■ **AUFGABEN**
1) Wie lautet laut dem Ausgangstext über das Fernsehen der Fundamentalsatz des Fernsehens?
2) Führe den Ausgangstext über das Fernsehen im Anschluss an seinen letzten Satz weiter.

■ **AUSGANGSTEXT**

•••••

Fernsehen: Das teure Narkosemittel für alle
"Ohne Vorwort von Marcel Reich-Ranicki" liest man auf dem Buchumschlag und ist sofort eingenommen für diese Anleitung zum TV-Mündig-Werden, doch dann, nach den ersten Kapiteln, beginnt man sich zu fragen, wie der Autor sich bloss all diese seichten Inszenierungen von Wirklichkeit hat anschauen können ... Andererseits: hätte er das nicht getan, hätte er auch dieses gescheite Buch nicht schreiben können und wir, die Leser, könnten jetzt diesen ganz wunderbaren Einstieg nicht lesen:
"Ich mag das Fernsehen. Ich mag es, nach Hause zu kommen, den Mantel abzulegen, die Schuhe auszuziehen und zu wissen: Was auch immer du gerade erlebt haben magst, welche Überraschung der Tag gebracht haben mag, nun wartet auf dich das Erwartbare (...) Wenig sonst ist im Leben gewiss. Ob wir morgen unsere Arbeit, unsere Liebe, unser Leben noch haben? Niemand kann es wissen. Das Fernsehen aber ist die pure Zuverlässigkeit, ein Reich, in dem es keine Zufälle gibt. Jedes Format beginnt in der vorgeschriebenen, in der vorher aufgeschriebenen Weise. Selbst die Überraschungsmomente sind einem Skript entsprungen (...) Mag die Welt wanken, im Fernsehen regieren die Ordnung und die Übersichtlichkeit und die Zufallslosigkeit."
Der Fundamentalsatz des Fernsehens, so der Autor, laute: "Schau und glaube!", doch genau das tut er nicht, denn ein bejahendes Verhältnis zum Fernsehen haben könne er eigentlich nur, wenn er es nicht ernst nehme. Da ihn dies jedoch vermutlich davon abhalten würde, ein Buch über eben dieses Fernsehen zu schreiben, macht er es für einmal umgekehrt: "Ich will für einmal das Fernsehen ernst nehmen. Ich will mich den Menschen, den Tieren und den Sensationen hingeben, mit denen das Fernsehen uns lockt. Und dabei standhalten. Den Blick der Medusa, der die Welt verhexen will, bezwingt man nur, wenn man ihm standhält." Oder indem man gar nicht erst hinguckt. Oder indem man, wie der Autor das offenbar gelegentlich auch tut, nicht ernst nimmt, was einem da vorgeführt wird. Doch zugegeben, das wäre ein anderes Thema. Und ein Buch liesse sich darüber auch nicht schreiben.

•••••

■ **ZU PRÜFENDE DATEN**
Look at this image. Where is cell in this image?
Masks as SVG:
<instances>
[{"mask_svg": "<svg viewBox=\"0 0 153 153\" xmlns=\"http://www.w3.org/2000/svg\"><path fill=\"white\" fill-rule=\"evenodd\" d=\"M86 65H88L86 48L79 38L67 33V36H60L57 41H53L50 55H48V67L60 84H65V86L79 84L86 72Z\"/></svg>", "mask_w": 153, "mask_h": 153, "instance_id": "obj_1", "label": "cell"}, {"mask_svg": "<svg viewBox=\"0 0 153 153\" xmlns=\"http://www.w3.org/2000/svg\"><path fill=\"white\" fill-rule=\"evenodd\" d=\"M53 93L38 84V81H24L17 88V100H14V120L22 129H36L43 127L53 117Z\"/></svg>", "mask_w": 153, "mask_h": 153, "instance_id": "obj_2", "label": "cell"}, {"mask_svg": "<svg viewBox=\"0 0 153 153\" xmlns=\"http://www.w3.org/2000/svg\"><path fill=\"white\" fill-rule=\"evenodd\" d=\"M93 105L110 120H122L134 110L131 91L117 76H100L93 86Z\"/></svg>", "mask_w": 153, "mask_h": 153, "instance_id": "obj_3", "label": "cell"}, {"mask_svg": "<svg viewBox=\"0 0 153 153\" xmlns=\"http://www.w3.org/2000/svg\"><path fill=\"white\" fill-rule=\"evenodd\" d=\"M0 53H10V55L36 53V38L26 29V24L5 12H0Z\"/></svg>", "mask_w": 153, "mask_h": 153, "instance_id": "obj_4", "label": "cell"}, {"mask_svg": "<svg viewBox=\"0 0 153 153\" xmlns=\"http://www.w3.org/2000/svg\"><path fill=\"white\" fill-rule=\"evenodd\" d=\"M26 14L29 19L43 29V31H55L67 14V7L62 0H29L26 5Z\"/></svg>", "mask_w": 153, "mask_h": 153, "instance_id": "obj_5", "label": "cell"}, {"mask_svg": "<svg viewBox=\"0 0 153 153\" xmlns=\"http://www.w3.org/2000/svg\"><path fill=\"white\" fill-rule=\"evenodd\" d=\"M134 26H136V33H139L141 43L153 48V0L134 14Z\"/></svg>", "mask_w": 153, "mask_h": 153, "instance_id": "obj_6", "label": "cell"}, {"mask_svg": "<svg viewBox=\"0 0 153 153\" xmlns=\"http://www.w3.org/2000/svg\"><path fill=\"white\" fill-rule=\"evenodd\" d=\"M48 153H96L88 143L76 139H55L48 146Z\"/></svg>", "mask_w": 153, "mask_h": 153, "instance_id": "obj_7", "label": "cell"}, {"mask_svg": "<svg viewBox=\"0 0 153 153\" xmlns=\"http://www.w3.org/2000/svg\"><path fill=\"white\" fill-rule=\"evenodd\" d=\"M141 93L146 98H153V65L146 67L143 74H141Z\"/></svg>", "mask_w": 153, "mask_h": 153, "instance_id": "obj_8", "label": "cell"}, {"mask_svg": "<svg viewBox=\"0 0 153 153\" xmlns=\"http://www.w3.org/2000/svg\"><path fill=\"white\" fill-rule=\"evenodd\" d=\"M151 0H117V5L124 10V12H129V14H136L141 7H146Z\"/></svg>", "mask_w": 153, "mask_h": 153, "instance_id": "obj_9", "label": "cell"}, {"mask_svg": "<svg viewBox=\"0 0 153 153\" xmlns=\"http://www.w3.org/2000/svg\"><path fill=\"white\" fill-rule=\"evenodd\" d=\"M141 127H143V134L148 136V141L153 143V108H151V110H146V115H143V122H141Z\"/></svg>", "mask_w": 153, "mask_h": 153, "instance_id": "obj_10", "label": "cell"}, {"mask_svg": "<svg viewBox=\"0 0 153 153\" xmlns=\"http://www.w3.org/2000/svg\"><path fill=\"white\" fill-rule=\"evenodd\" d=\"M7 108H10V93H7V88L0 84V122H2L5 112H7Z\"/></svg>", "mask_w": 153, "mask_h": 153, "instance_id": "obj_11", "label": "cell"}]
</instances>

•••••

■ **ERGEBNISSE JE AUFGABE**
1) „Schau und glaube!“

2)
Der Autor guckt also hin und erzählt dem Leser von Sendungen wie "Schamlos glücklich - Die Zeigefreudigen" oder "We are Familiy! So lebt Deutschland" oder, na ja, von Sendungen halt, die sich Leser von Büchern wie "Dummgeglotzt" wohl kaum antun, ausser zum Abschalten, doch dafür eignet sich ja auch die Tagesschau. Nicht jeder wird die Energie aufbringen, sich mit detaillierten Nacherzählungen von Volksmusiksendungen oder Anne Will zu beschäftigen, doch wer das tut, der wird mit intelligenten, witzigen und scharfsinnigen Kommentaren belohnt. Zur Sendung "Zwei bei Kallwass" etwa liest man: "Die künstliche Authentizität, die vorgetäuschte Intimität, die einstudierte Emotionalität einer von der ersten bis zur letzten Sekunde inszenierten Show addieren sich zu einem Loblied auf die befreiende Kunst des Redens. Wer redet, sagt uns "Angelika Kallwass", lebt besser. Wer öffentlich redet, trägt zum besseren Leben der Zuschauer bei."
Sehr schön auch dies hier: "Michel Friedmann sitzt ebenfalls dabei, beschränkt sich jedoch weitgehend auf seine Paradedisziplin, das hypermoralische Monologisieren mit stossweise nach vorn gerecktem Zeigefinger." Oder dies: "Als TV-Profis sind die Gäste, wie Kerner selbst, Promotoren ihrer selbst oder ihrer Produkte. 'Du hast ein Buch geschrieben', lautet eine typische Einleitung hin zum folgenden Dauerwerbeblock."
Den TV-Unterhaltungswahnsinn auf den Punkt brachte Elke Heidenreich, die zur Premiere ihrer Sendung "Lesen" im Internet meinte: "Vor mir kein Gejodel, nach mir keine Kochshow, weit und breit kein Kerner."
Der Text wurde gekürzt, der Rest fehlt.